Pictures aside, print all of the data below exactly as written.
---- Data shown
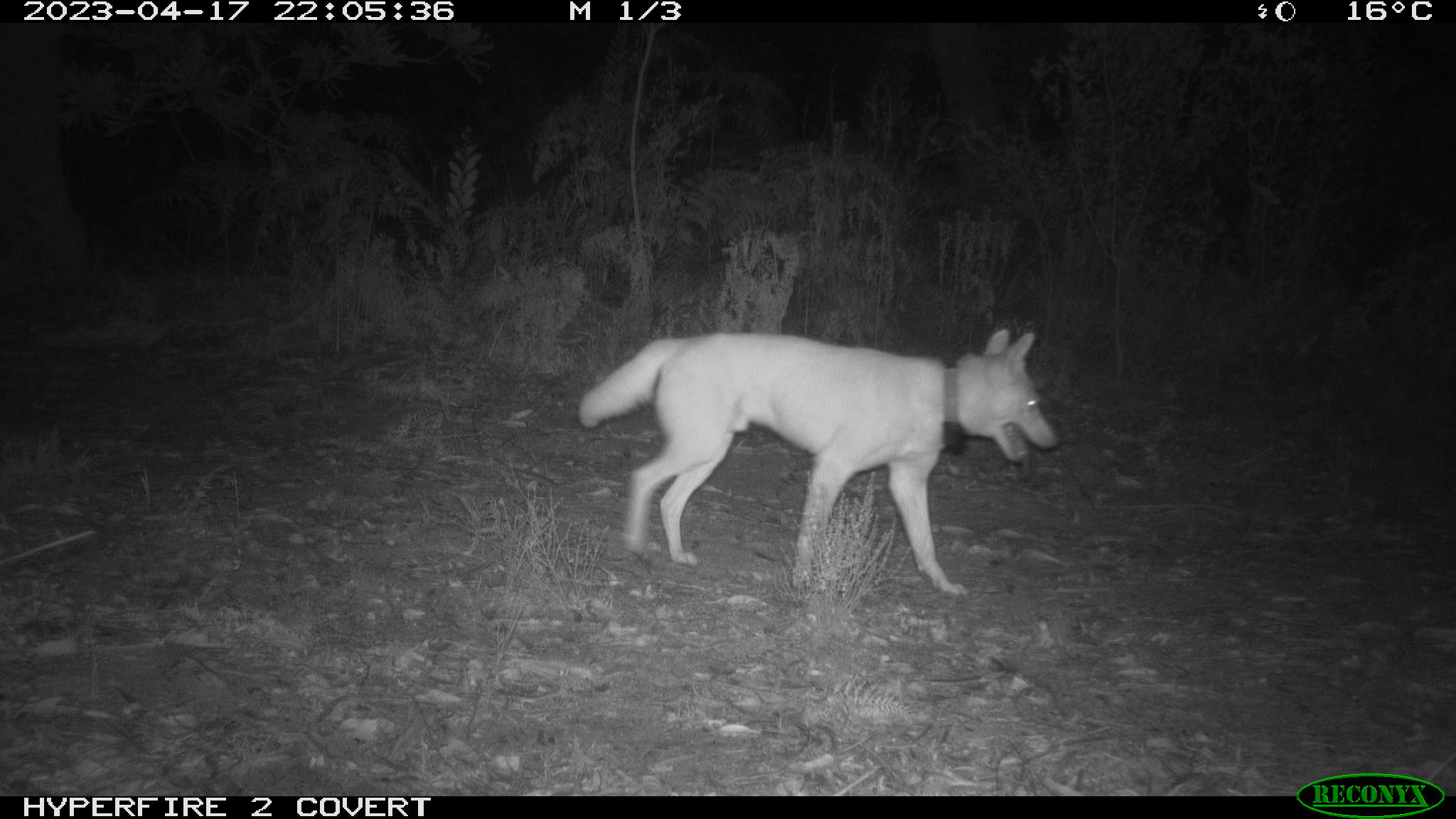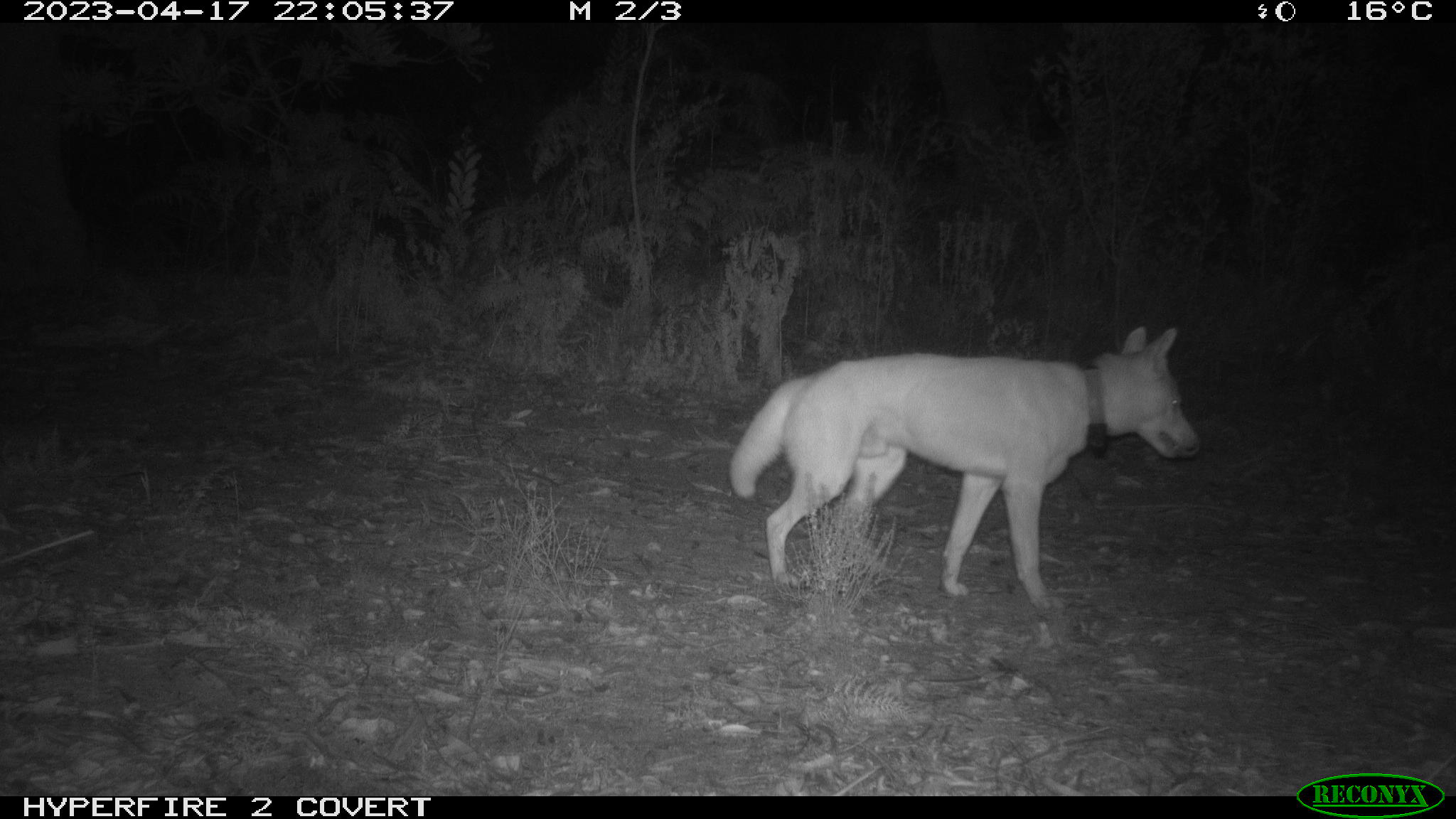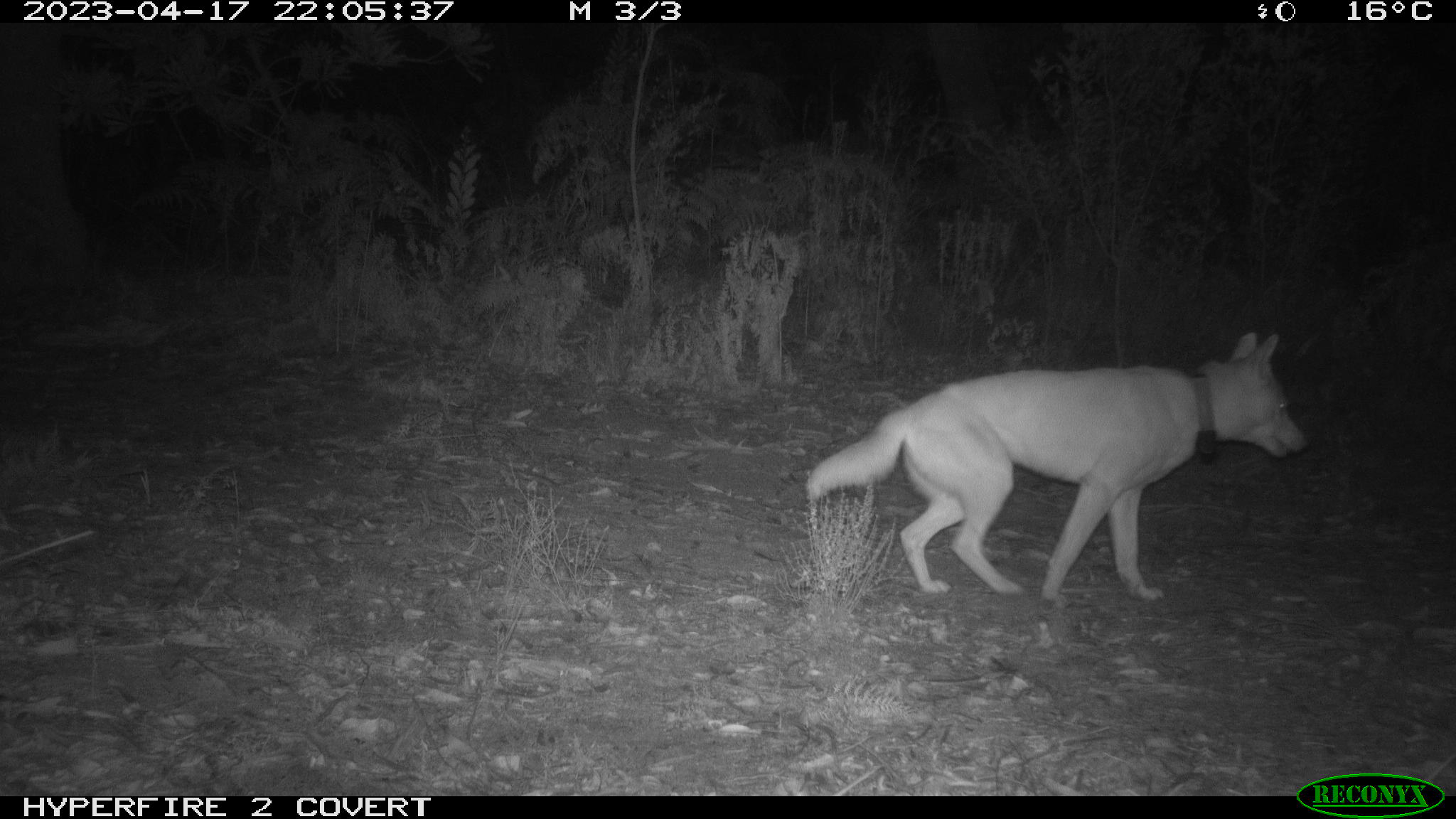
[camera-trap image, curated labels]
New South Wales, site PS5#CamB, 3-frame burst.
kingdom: Animalia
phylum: Chordata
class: Mammalia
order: Carnivora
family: Canidae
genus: Canis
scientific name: Canis familiaris dingo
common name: dingo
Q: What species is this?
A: Dingo (Canis familiaris dingo).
--------
## Output of the task
[camera-trap image, curated labels]
New South Wales, site PS5#CamB, 3-frame burst.
kingdom: Animalia
phylum: Chordata
class: Mammalia
order: Carnivora
family: Canidae
genus: Canis
scientific name: Canis familiaris dingo
common name: dingo
Q: What species is this?
A: Dingo (Canis familiaris dingo).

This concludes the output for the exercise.